TEXT SECTION:
# Stuffed Rabbit



## Dakine (Sep 4, 2012)

This looks great! and he makes it look very simple to prepare.


----------



## CrackbottomLouis (May 20, 2012)

I wonder why he chose peppers? I would probably go with tomato and a little bit of calamata olives. Stuffed and rolled in bacon is a great idea though.


----------



## tsrwivey (Dec 31, 2010)

Stuff it with jalapeños, yum! Hard to go wrong when you start with bacon & jalapeños! :yummy:


----------



## Grimm (Sep 5, 2012)

The perfect meal - one a man cooks for a woman!


----------



## Dakine (Sep 4, 2012)

Grimm said:


> The perfect meal - one a man cooks for a woman!


ha! and then there's that


----------



## Dakine (Sep 4, 2012)

tsrwivey said:


> Stuff it with jalapeños, yum! Hard to go wrong when you start with bacon & jalapeños! :yummy:


stuff it with jalapenos... that sounded good when I first read it, but now I'm thinking... no. How about the syrup leftover from making "cowboy candy" jalapeno chips? I'm thinking vacuum sealed marinated 24 hours and then wrapped in bacon, and stuffed with... still working on that.

Sauteed in white wine, garlic and ?

served with... asparagus? spinach? served on a spinach bed with asparagus tips?

EXERCISE DATA:

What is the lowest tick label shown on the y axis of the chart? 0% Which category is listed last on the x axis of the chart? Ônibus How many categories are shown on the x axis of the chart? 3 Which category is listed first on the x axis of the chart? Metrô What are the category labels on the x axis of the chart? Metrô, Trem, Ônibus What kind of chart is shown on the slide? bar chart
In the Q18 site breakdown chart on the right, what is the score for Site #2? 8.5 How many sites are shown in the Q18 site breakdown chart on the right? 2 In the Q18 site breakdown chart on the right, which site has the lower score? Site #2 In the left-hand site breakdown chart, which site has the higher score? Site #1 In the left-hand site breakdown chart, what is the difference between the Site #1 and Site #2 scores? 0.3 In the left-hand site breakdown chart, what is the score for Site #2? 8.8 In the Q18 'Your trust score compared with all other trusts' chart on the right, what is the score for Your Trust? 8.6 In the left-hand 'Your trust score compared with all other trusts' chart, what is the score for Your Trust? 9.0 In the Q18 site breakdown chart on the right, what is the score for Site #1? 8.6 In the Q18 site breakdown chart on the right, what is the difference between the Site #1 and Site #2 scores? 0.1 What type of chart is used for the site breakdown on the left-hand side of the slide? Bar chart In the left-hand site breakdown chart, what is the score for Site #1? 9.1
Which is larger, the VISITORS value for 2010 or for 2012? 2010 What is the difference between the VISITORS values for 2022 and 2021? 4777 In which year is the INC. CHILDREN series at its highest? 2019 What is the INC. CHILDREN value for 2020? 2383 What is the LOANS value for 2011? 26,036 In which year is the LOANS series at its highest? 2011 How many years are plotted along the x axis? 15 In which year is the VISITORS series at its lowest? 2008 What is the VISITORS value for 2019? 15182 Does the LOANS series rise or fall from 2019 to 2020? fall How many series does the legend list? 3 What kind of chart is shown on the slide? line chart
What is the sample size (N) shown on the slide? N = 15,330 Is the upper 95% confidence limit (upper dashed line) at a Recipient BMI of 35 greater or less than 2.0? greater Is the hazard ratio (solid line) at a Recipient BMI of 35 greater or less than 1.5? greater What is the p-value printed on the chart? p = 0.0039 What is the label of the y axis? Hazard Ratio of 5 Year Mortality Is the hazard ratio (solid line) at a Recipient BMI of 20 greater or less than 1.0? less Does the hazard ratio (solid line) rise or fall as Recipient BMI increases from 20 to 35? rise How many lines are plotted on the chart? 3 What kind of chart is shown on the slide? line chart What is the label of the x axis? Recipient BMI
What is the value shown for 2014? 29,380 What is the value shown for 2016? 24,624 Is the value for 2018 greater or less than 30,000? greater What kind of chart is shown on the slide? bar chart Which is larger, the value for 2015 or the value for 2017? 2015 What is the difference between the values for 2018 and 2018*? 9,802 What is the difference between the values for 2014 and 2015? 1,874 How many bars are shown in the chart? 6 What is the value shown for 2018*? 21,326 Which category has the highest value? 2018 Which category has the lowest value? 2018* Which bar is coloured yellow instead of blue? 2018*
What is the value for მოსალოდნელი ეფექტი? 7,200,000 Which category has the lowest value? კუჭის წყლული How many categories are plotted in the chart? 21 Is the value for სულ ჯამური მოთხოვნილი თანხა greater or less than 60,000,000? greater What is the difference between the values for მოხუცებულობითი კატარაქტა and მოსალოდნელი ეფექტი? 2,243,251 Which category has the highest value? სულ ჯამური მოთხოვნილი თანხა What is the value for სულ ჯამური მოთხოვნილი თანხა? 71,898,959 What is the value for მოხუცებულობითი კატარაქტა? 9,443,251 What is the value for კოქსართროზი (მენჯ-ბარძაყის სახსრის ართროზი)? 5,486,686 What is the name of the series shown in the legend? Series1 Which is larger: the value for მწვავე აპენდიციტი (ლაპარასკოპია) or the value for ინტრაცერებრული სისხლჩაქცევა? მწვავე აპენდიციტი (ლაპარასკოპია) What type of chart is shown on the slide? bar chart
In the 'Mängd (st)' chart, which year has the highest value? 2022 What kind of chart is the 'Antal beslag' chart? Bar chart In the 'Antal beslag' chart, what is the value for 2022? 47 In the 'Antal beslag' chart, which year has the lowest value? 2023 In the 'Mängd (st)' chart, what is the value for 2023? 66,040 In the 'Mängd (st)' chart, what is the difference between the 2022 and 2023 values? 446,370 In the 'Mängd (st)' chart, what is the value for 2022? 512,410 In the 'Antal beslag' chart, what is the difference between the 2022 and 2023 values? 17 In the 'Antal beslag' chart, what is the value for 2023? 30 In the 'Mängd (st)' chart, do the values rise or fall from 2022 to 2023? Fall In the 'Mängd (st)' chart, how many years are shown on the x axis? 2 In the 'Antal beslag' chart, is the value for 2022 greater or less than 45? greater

ASSIGNMENT A: In the stuffed rabbit thread, which ingredients does CrackbottomLouis say he would probably use instead of peppers?
ASSIGNMENT B: Continue the stuffed rabbit forum thread from the point where it stops.

ANSWER A: Tomato and a little bit of calamata olives.

ANSWER B:
A buddy of mine got me some Rajwadi Garam Masala when he was shopping at the Indian store, he says it's good stuff! I'm going to try some of this with the rabbit too!


----------



## Grimm (Sep 5, 2012)

Dakine said:


> stuff it with jalapenos... that sounded good when I first read it, but now I'm thinking... no. How about the syrup leftover from making "cowboy candy" jalapeno chips? I'm thinking vacuum sealed marinated 24 hours and then wrapped in bacon, and stuffed with... still working on that.
> 
> Sauteed in white wine, garlic and ?
> 
> ...


Rabbit Korma sounds sooooooo good right now!


----------



## SouthCentralUS (Nov 11, 2012)

OMG!!! If you ever saw the video of the piano player from "Titties & Beer" that is what my reaction would be to this meal. BACON!!!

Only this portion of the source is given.